We performed Steering into the Skid in Richland Center, WI, (Fall 2019) and after the performance and facilitated discussion, a gentleman seated at one of the tables, said he wanted to talk to me. I sat down next to him and he proceeded to tell me how the performance affected him and gave him perspective on his own situation. You see, he was a caretaker for his wife and had been for many years. He wanted me to know that, for him, the grief came at the beginning of the disease as his best friend faded away. What he really wanted me to understand was the endurance required to be immersed in that environment nearly 24/7 for years after his partner was gone.
Now, we talk a lot about patients (and patience), and conditions. We use words like caretaker and family member. I have been part of this conversation for five years. I am a veteran. I got up from that table and thanked the gentleman for sharing his truth with me.

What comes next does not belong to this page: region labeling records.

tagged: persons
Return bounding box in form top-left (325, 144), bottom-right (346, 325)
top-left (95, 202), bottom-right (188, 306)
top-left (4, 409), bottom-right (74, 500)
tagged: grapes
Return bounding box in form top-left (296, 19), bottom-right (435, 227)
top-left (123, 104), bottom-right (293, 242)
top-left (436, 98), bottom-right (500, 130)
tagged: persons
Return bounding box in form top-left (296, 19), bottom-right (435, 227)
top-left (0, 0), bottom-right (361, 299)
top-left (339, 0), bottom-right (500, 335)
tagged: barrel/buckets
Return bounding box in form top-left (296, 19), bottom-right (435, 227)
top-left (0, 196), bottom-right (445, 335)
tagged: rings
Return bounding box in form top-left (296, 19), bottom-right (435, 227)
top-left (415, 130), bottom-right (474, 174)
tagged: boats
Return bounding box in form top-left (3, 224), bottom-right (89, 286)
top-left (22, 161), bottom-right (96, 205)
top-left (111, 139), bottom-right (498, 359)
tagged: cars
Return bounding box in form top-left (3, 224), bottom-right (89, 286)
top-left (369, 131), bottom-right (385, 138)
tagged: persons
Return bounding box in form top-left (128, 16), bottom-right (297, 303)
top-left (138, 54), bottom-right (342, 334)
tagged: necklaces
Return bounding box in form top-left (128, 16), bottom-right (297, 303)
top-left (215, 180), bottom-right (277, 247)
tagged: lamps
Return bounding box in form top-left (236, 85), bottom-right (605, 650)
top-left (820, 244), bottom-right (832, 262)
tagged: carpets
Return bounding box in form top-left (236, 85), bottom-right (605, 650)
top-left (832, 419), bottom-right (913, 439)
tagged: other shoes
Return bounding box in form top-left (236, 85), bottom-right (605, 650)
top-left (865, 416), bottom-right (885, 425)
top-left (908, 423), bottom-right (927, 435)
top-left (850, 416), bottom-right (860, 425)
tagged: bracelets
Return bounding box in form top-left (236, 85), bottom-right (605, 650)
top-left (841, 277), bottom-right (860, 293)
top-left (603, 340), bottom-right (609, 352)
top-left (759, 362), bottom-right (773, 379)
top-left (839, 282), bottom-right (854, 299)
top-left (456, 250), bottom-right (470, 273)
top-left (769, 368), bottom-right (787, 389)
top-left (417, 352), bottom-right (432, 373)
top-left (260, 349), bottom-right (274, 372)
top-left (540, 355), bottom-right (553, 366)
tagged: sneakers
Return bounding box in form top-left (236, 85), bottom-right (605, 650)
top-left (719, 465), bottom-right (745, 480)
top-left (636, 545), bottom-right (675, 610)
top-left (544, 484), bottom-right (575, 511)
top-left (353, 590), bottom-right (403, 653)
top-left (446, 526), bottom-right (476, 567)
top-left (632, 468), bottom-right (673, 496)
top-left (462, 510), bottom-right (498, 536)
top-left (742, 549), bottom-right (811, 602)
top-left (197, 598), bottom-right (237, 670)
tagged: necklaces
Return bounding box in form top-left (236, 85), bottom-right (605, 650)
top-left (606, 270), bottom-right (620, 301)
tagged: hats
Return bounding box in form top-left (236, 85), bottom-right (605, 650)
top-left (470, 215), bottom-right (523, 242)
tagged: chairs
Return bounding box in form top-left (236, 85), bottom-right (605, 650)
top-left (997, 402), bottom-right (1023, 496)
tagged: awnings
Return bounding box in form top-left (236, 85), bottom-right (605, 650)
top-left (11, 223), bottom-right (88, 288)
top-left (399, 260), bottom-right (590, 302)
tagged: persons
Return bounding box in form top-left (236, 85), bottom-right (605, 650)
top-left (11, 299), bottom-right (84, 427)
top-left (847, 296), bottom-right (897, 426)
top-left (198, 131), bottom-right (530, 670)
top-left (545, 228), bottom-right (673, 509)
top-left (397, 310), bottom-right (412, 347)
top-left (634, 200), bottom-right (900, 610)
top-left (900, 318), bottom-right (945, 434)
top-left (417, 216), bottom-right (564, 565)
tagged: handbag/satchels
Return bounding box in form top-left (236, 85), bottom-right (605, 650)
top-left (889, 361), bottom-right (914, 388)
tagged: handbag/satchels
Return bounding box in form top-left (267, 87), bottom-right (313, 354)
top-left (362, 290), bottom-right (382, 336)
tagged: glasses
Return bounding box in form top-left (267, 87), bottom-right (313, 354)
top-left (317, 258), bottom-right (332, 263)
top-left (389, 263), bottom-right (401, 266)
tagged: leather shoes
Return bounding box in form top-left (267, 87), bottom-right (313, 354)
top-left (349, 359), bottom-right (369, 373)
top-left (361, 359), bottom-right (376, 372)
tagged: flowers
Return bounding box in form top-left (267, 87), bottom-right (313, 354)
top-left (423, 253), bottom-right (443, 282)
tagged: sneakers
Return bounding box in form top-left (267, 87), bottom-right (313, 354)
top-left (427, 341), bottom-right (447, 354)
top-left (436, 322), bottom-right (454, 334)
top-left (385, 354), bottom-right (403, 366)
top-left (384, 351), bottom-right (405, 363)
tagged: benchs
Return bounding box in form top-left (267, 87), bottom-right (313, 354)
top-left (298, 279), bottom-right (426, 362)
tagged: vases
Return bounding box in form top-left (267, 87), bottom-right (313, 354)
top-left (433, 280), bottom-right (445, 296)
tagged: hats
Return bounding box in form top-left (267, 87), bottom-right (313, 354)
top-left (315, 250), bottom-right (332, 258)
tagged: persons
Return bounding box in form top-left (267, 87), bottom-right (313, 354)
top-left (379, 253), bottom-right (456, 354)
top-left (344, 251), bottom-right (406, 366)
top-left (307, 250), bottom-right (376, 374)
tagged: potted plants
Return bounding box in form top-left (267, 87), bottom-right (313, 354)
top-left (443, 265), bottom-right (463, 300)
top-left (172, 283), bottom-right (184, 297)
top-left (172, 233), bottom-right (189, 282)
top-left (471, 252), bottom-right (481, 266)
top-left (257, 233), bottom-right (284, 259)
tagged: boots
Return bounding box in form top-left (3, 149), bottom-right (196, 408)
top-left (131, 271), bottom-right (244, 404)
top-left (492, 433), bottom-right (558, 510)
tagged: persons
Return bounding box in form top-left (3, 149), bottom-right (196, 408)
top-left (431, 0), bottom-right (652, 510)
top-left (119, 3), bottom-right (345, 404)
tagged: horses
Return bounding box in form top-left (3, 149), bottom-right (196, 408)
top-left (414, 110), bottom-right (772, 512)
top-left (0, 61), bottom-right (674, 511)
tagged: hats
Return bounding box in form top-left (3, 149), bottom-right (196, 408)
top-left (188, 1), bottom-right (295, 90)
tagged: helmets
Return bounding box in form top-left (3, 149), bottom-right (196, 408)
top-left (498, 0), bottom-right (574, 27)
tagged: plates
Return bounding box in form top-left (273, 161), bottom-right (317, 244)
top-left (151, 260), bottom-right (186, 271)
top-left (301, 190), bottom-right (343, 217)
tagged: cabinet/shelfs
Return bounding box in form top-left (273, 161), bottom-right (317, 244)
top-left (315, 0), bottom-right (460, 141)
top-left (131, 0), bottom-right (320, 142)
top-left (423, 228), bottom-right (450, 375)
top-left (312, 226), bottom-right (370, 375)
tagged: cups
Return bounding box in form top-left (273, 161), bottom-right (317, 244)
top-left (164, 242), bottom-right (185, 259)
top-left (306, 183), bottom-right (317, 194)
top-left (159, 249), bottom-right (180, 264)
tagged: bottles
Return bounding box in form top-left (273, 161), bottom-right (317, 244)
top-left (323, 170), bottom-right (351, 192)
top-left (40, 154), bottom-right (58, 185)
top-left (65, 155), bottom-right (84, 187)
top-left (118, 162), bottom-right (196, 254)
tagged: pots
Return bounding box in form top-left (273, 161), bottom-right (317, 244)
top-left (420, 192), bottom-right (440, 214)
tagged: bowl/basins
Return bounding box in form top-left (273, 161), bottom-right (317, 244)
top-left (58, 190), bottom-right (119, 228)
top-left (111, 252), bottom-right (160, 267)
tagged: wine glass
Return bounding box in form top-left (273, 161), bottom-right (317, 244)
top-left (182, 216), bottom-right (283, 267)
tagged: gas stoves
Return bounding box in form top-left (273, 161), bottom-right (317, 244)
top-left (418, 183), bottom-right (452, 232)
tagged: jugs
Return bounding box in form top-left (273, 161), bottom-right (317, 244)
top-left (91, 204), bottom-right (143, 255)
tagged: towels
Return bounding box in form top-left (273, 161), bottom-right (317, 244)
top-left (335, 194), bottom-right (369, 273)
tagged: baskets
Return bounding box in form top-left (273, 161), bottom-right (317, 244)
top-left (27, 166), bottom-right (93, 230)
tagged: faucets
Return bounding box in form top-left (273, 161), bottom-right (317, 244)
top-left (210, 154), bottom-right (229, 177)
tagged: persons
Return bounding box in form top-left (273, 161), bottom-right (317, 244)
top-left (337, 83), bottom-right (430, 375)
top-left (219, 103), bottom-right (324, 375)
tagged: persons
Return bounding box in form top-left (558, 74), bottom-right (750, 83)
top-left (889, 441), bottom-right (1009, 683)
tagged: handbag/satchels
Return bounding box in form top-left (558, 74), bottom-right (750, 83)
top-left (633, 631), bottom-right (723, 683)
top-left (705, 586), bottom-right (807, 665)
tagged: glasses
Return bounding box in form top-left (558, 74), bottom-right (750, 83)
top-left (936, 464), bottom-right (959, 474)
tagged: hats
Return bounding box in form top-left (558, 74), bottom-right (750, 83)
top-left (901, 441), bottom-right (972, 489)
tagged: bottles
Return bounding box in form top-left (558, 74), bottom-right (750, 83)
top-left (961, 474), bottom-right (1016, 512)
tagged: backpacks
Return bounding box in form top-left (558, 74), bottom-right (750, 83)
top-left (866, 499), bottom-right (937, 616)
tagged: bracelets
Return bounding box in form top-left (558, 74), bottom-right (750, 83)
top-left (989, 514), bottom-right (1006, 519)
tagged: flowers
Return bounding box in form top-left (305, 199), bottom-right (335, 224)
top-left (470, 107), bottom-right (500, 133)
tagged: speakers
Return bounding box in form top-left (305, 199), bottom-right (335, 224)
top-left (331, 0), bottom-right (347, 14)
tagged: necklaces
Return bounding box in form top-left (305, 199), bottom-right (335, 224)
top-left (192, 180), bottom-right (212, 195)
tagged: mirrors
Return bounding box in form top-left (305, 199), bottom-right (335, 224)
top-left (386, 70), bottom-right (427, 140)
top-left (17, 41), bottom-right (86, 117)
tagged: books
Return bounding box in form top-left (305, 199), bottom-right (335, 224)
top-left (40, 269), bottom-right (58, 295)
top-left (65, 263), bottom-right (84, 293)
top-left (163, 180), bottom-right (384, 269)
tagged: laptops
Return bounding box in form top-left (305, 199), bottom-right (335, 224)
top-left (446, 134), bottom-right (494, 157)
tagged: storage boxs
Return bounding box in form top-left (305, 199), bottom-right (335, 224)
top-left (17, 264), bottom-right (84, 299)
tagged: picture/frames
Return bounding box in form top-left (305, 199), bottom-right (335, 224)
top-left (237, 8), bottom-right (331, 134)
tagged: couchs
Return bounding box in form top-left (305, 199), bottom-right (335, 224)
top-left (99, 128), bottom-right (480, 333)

I can tell you that I was changed at that moment because here was a 70 something-year-old, male, Midwesterner moved to share the intricacies and intimacies of his life with a complete stranger who he had come to trust.
There is an aching need for this conversation. There is a burning humanity that wants to come forward. To be heard. To be respected. To be acknowledged. To be worthy of our time. This is not polite society. This is impolite society but it is far more valuable. If we can reach folks, touch them and connect them with resources and even possibly with hope for a respite from their day to day existence, we have done an enormous service for our fellow human beings.